**REQUIREMENT**: Omit every picture, then give all the entries again exactly.

**ENTRIES PROVIDED**:
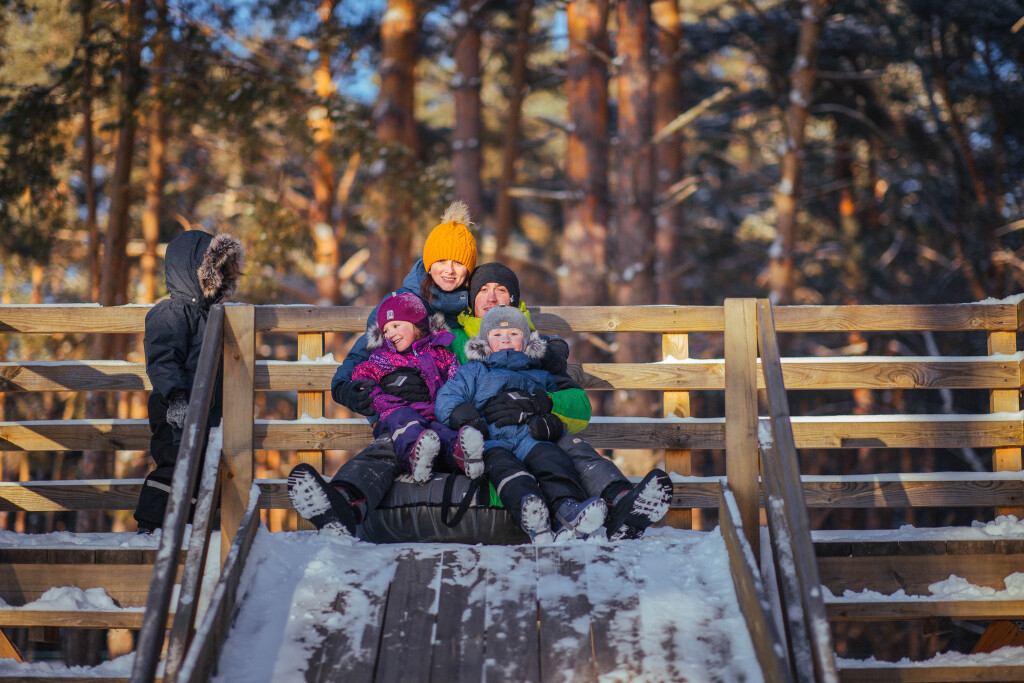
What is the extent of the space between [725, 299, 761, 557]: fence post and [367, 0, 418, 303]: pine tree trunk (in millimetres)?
8857

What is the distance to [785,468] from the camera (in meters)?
3.27

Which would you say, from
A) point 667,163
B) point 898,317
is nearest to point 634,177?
point 667,163

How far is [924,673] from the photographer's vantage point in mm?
4070

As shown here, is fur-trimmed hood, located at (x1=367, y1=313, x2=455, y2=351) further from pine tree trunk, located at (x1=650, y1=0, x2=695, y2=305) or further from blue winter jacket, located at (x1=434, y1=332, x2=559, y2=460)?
pine tree trunk, located at (x1=650, y1=0, x2=695, y2=305)

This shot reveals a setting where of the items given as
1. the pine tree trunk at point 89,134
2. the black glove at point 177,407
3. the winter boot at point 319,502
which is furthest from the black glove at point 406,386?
the pine tree trunk at point 89,134

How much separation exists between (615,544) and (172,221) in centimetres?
1553

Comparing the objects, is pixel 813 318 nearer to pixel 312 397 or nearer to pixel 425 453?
pixel 425 453

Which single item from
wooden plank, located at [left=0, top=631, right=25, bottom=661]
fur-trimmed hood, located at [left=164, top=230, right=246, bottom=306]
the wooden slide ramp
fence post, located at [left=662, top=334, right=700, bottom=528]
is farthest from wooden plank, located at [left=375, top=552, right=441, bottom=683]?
wooden plank, located at [left=0, top=631, right=25, bottom=661]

**SOLUTION TO THIS EXERCISE**:
What is the extent of the space between [725, 299, 761, 557]: fence post and [367, 0, 418, 303]: pine tree trunk (in millimetres)?
8857

What is the distance to [785,468] from the camera (in meters)?
3.27

Which would you say, from
A) point 667,163
B) point 898,317
is nearest to point 634,177?
point 667,163

How far is [924,673] from the photographer's vantage point in mm?
4070

As shown here, is fur-trimmed hood, located at (x1=367, y1=313, x2=455, y2=351) further from pine tree trunk, located at (x1=650, y1=0, x2=695, y2=305) or further from blue winter jacket, located at (x1=434, y1=332, x2=559, y2=460)?
pine tree trunk, located at (x1=650, y1=0, x2=695, y2=305)

This shot reveals a setting where of the items given as
1. the pine tree trunk at point 89,134
2. the black glove at point 177,407
3. the winter boot at point 319,502
which is furthest from the black glove at point 406,386?
the pine tree trunk at point 89,134

How much separation exists between (615,544) and (172,221) in centimetres?
1553

Comparing the objects, is pixel 813 318 nearer to pixel 312 397 or nearer to pixel 425 453?
pixel 425 453

Which single item from
wooden plank, located at [left=0, top=631, right=25, bottom=661]
fur-trimmed hood, located at [left=164, top=230, right=246, bottom=306]
the wooden slide ramp
fence post, located at [left=662, top=334, right=700, bottom=528]
is farthest from wooden plank, located at [left=375, top=552, right=441, bottom=683]?
wooden plank, located at [left=0, top=631, right=25, bottom=661]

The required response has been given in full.